Неизбежная могила (ЛП) - Гэлбрейт Роберт
Шрифт:
Интервал:
Закладка:
Страйк уже два часа ехал по автостраде, когда ему позвонила Таша Майо с вопросом, почему Мидж больше не присматривает за ней, и потребовала вернуть Мидж. Фраза «присматривать» не развеяла слабые подозрения Страйка, что Мидж слишком уж сдружилась с актрисой, и ему не очень понравилось, что клиент диктует ему, кого из сотрудников закрепить за собой.
— Просто это выглядит более естественно, если я иду с другой женщиной, — сказала ему Майо.
— Если бы мое агентство предоставляло услуги частной охраны, и мы хотели бы, чтобы это выглядело неприметно, я бы согласился, — ответил Страйк, — но учитывая, что мы занимаемся наблюдением, не должно быть никаких совместных прогулок...

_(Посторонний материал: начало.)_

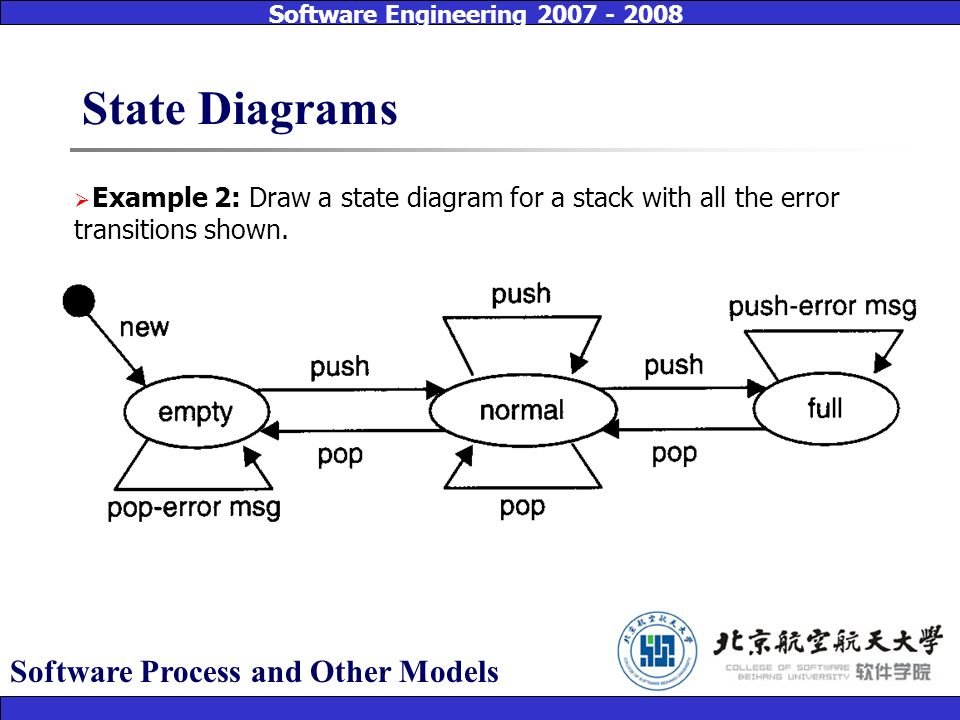 dr jason cheng 03 ppt video online download state diagrams software process and other models ccuart Gallery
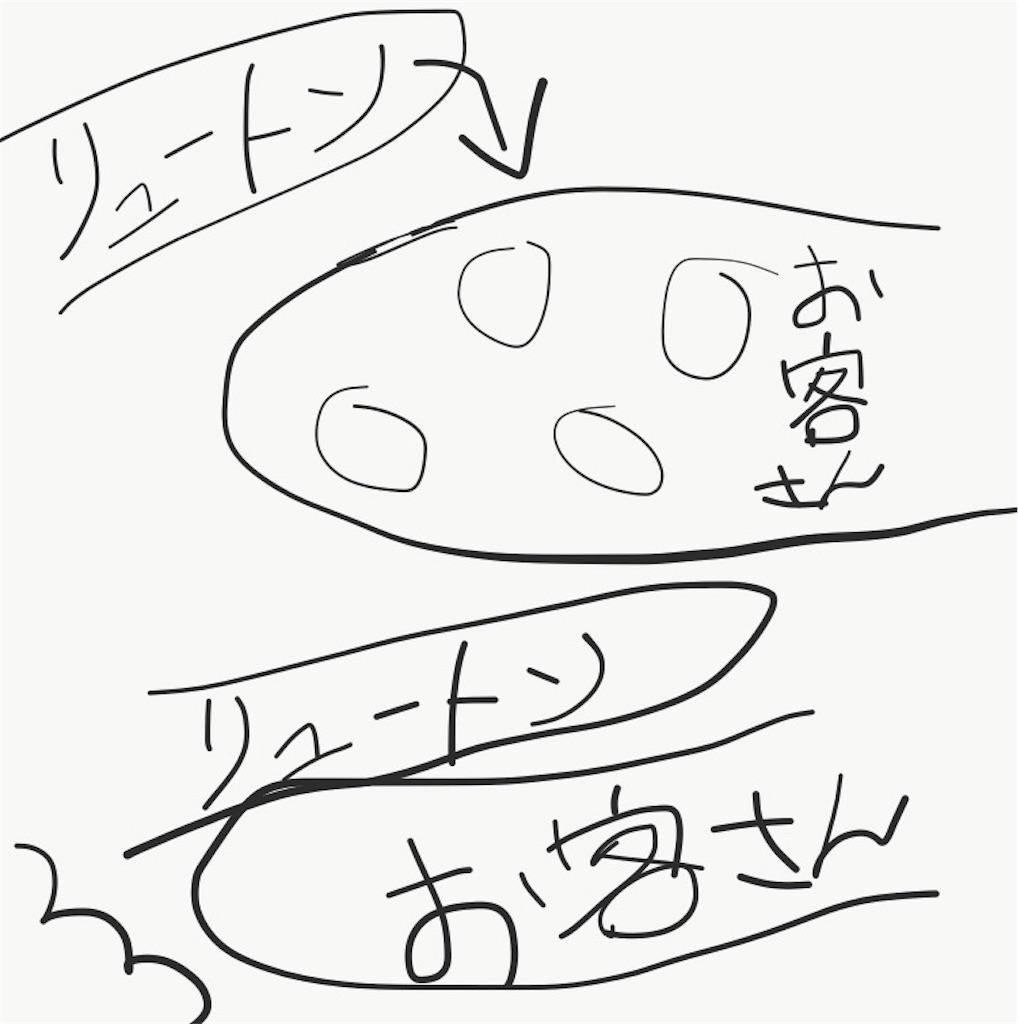 f:id:ryuchin0489306:20170201000005j:image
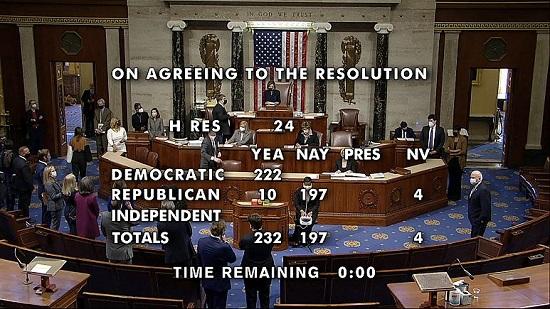 کنگره آمریکا+عبارت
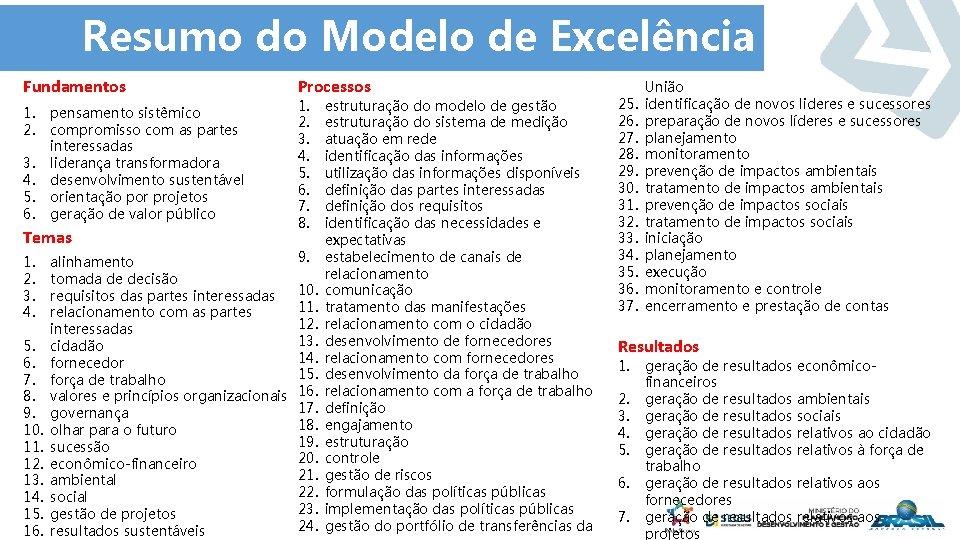 Resumo do Modelo de Excelência Fundamentos 1. 2. 3. 4. 5. 6. pensamento sistêmico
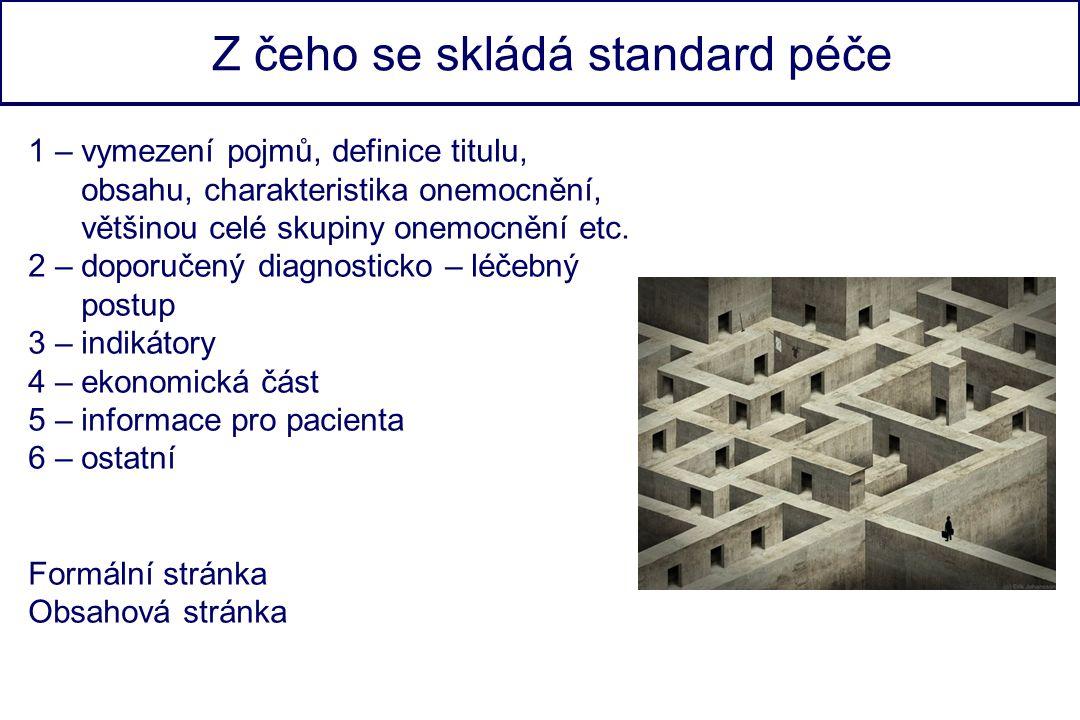 Z čeho se skládá standard péče 1 – vymezení pojmů, definice titulu, obsahu, charakteristika onemocnění, většinou celé skupiny onemocnění etc.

К своему ужасу, он понял, что Таша плачет. У него сжалось сердце: похоже, в последнее время ему приходится иметь дело с бесконечной вереницей плачущих людей.
— Послушай, — всхлипывала она, — я не могу позволить себе и вас, и частную охрану, а она мне нравится, с ней я чувствую себя в безопасности. Я бы хотела, чтобы со мной рядом был тот, с кем можно посмеяться...
— Хорошо, хорошо, — ответил Страйк. — Я верну Мидж на эту работу.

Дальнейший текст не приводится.